[opus] [PATCH] Refactor silk_LPC_analysis_filter() & Optimize celt_fir_permit_overflow() for ARM NEON

Linfeng Zhang linfengz at google.com
Wed Mar 1 18:49:48 UTC 2017

> I believe the solution would be to always have either:
> 1) USE_CELT_FIR=1 and use ovflw() macros in the xcorr code; or
> 2) USE_CELT_FIR=0 and no ovflw() in the xcorr code

I prefer to create a function named silk_fir() with optimization to do the
calculation when USE_CELT_FIR=0.

xcorr_kernel() itself is great and provides many gains. The only issue is
that calling it in a for loop makes it less efficient.

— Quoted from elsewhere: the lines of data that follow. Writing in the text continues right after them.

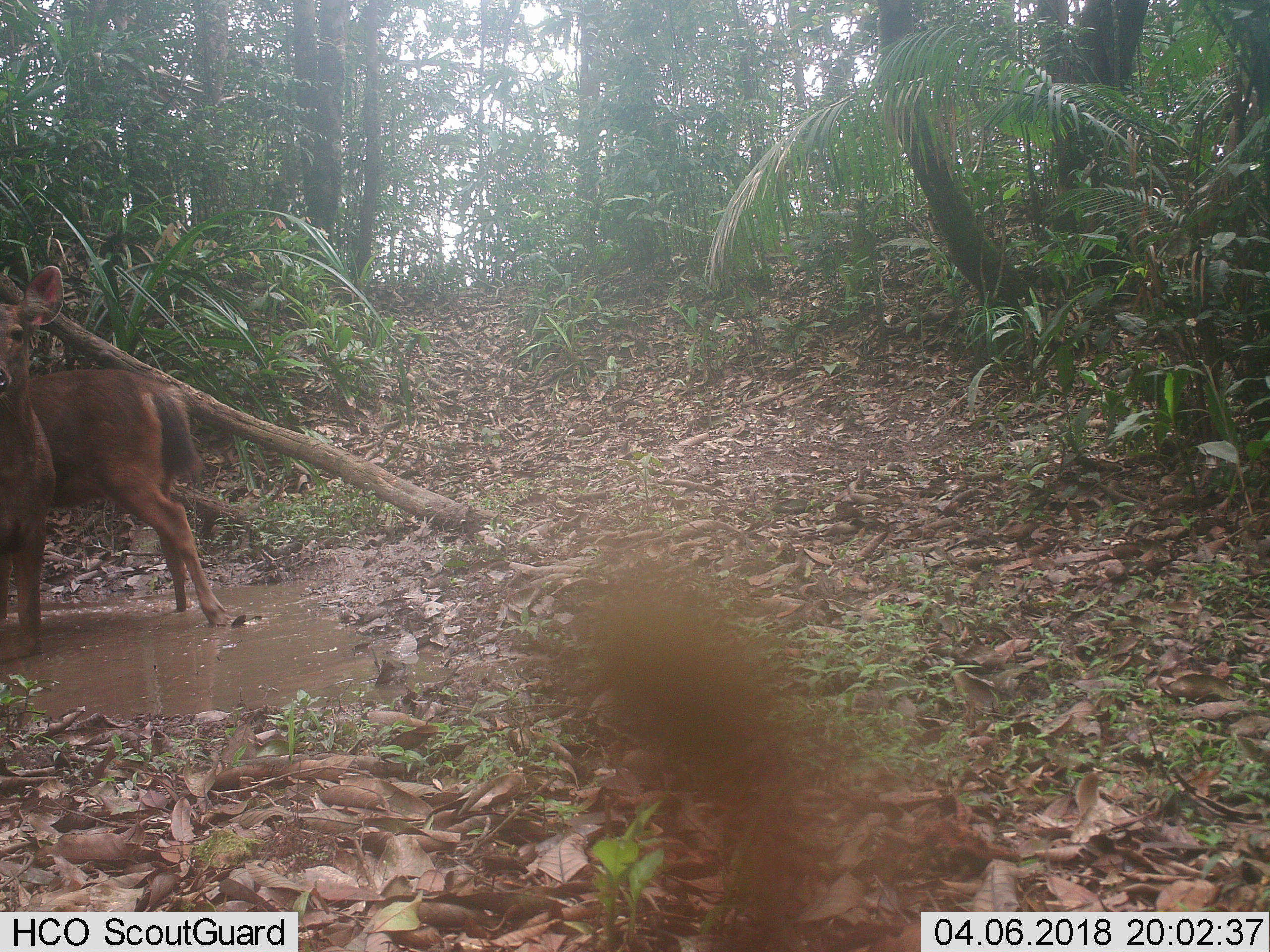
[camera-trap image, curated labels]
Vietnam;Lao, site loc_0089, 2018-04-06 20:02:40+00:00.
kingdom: Animalia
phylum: Chordata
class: Mammalia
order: Artiodactyla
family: Cervidae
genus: Rusa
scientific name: Rusa unicolor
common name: sambar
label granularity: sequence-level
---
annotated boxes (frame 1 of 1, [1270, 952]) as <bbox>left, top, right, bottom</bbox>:
sambar: <bbox>569, 571, 844, 952</bbox>; <bbox>0, 264, 231, 657</bbox>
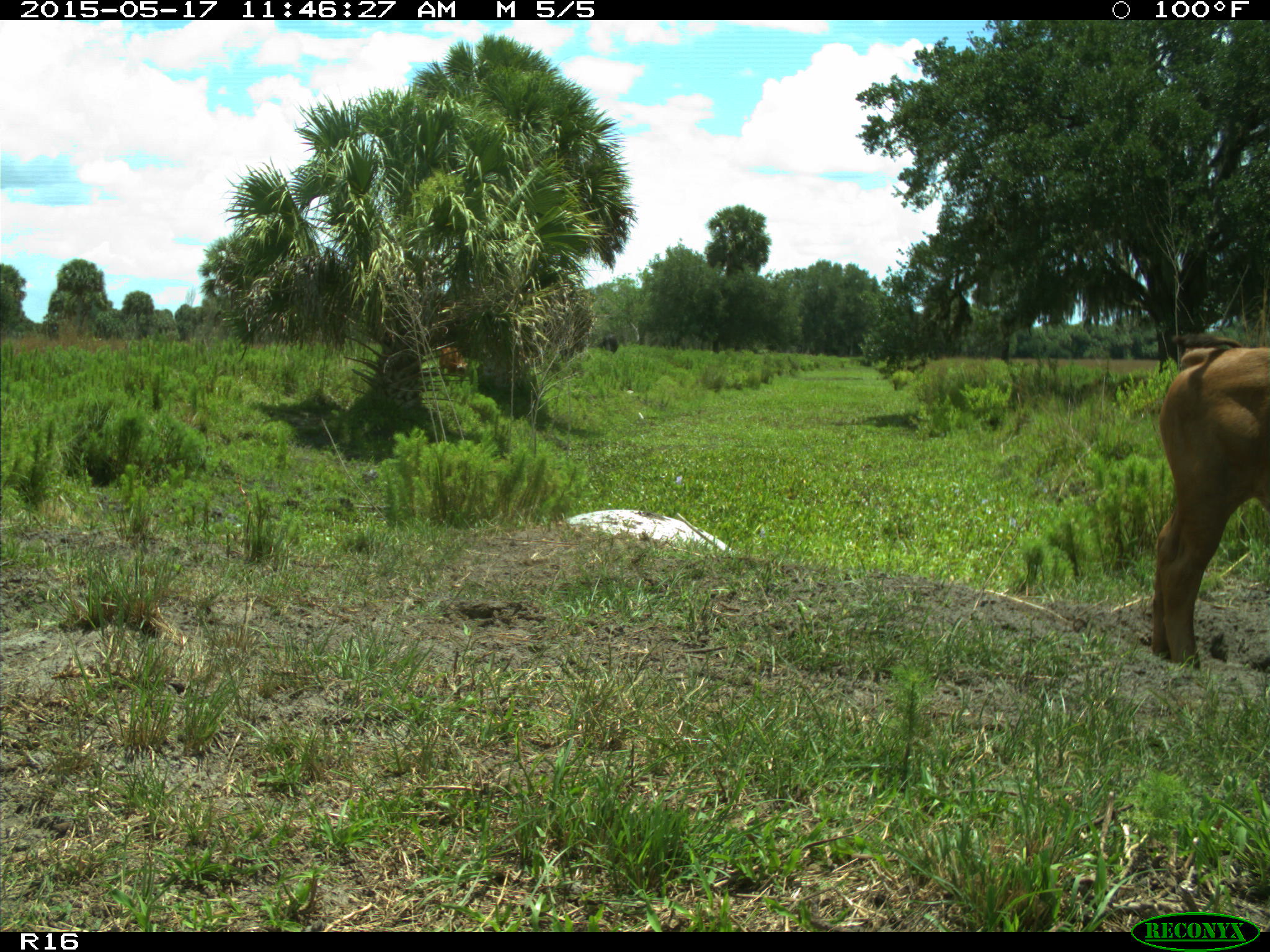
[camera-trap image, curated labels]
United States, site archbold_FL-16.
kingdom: Animalia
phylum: Chordata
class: Mammalia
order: Artiodactyla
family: Bovidae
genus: Bos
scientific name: Bos taurus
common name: domestic cow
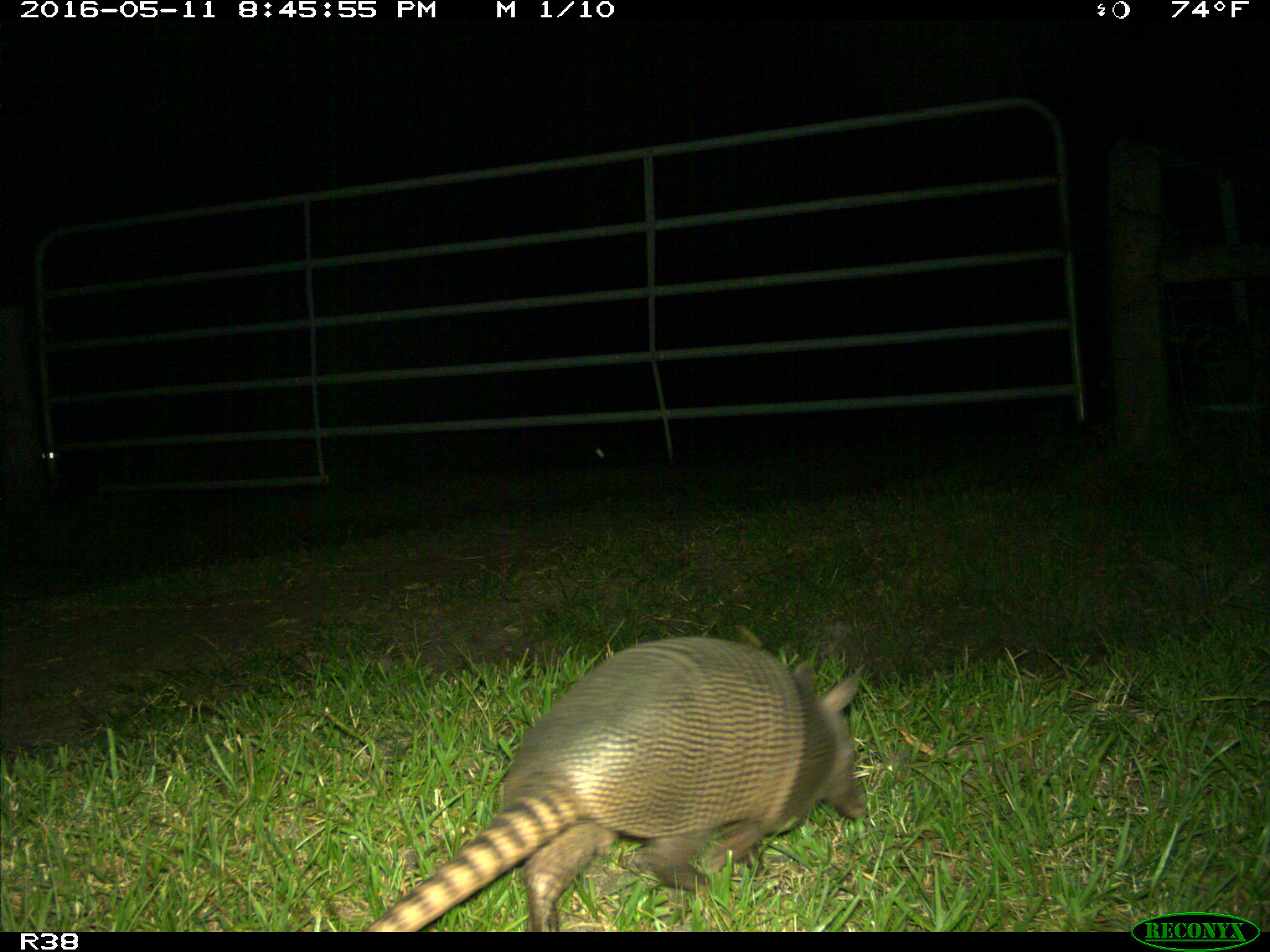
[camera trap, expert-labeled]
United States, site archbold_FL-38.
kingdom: Animalia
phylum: Chordata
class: Mammalia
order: Cingulata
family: Dasypodidae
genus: Dasypus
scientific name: Dasypus novemcinctus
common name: nine-banded armadillo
Dasypus novemcinctus (nine-banded armadillo).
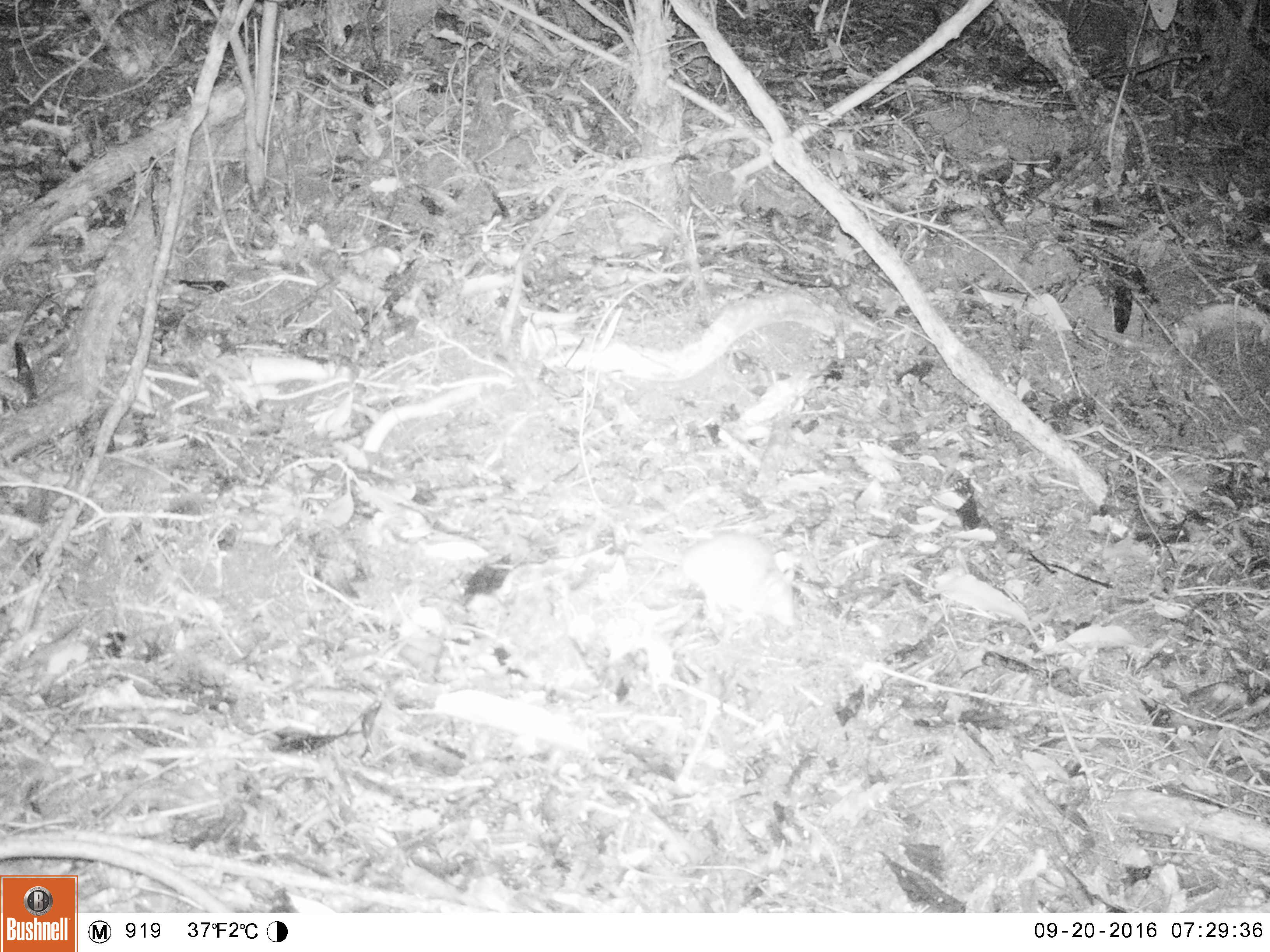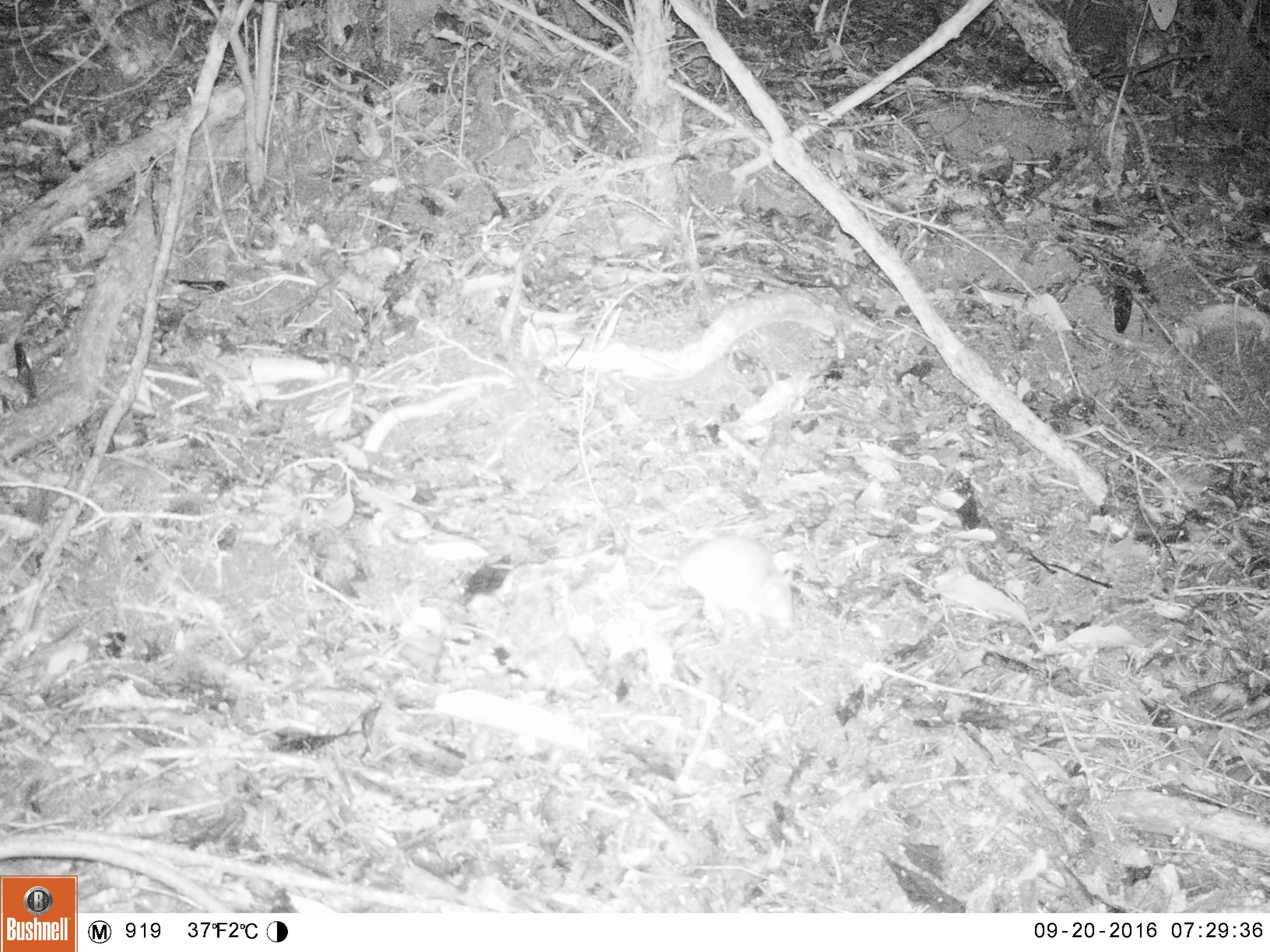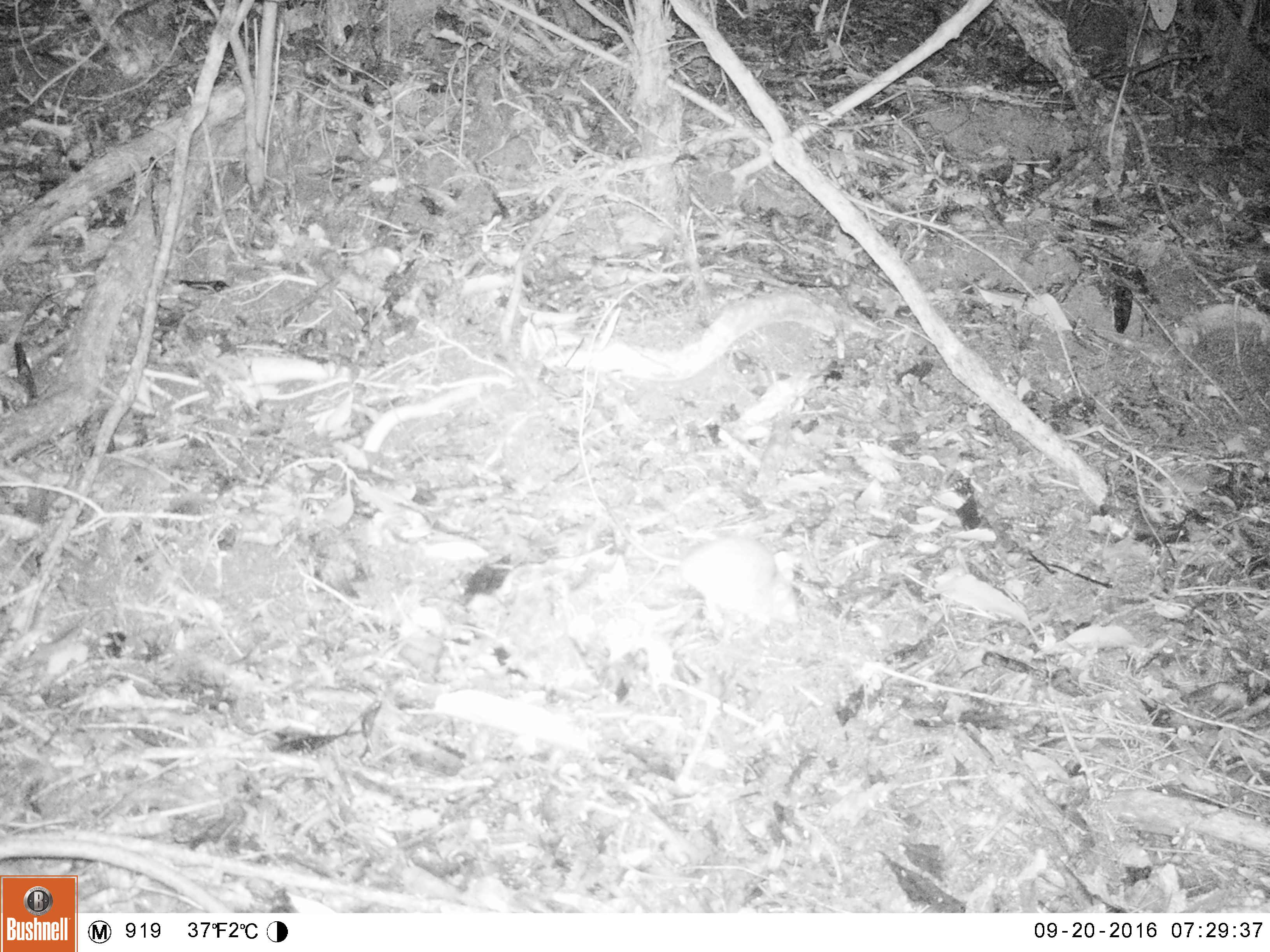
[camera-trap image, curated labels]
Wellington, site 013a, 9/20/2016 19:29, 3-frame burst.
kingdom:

xcorr_kernel() is called in several functions including
celt_fir(), celt_pitch_xcorr() and celt_iir(). All these functions are not
heavy hitters.
silk_LPC_analysis_filter()'s CPU cycles are 6.8% with complexity 8 and 8.9%
with complexity 5 out of the whole encoder. It probably makes sense to have
a specific optimization to not calling xcorr_kernel() too many times to
save 1% to 1.5% CPU cycles here.

How do you think?


> We can then switch between the two cases at compile time. I think 2) is
> appropriate when we have --enable-assertions without --enable-check-asm,
> wheras 1) is appropriate the rest of the time. That way we can test for
> overflows in the CELT code, without preventing optimization of the SILK
> code.
> > Because of silk_LPC_analysis_filter(), celt_fir_permit_overflow() must
> > behave the same for both floating-point and fixed-point, and this is why
> > we defined ADD32_FIXED(), ..., PSHR32_FIXED() etc.
> I don't think you will need these anymore, but if you ever need
> fixed-point macros that remain integer for float compilation, then you
> should use the silk_*() fixed-point macros (and the code should be in
> silk/).
> > For the NEON optimization part, the previous celt_fir() optimization
> > calls xcorr_kernel(). We tested and found that calling
> > the xcorr_kernel() optimization didn't help too much here. The
> > optimization in the patch is about 1% faster than simply
> > calling xcorr_kernel() for the whole encoder. Considering the really
> > small size of the new optimization, it's better to not call
> > xcorr_kernel() to get 1% faster.
> It seems like the new Neon code does essentially the same thing as the
> existing xcorr_kernel(), so the two should remain shared to reduce
> maintenance burden and maximize speed. If you're able to come up with
> something faster than xcorr_kernel() (which apparently you have), then
> it seems like it should be usable by the other functions that currently
> use xcorr_kernel(). Or did I miss anything here?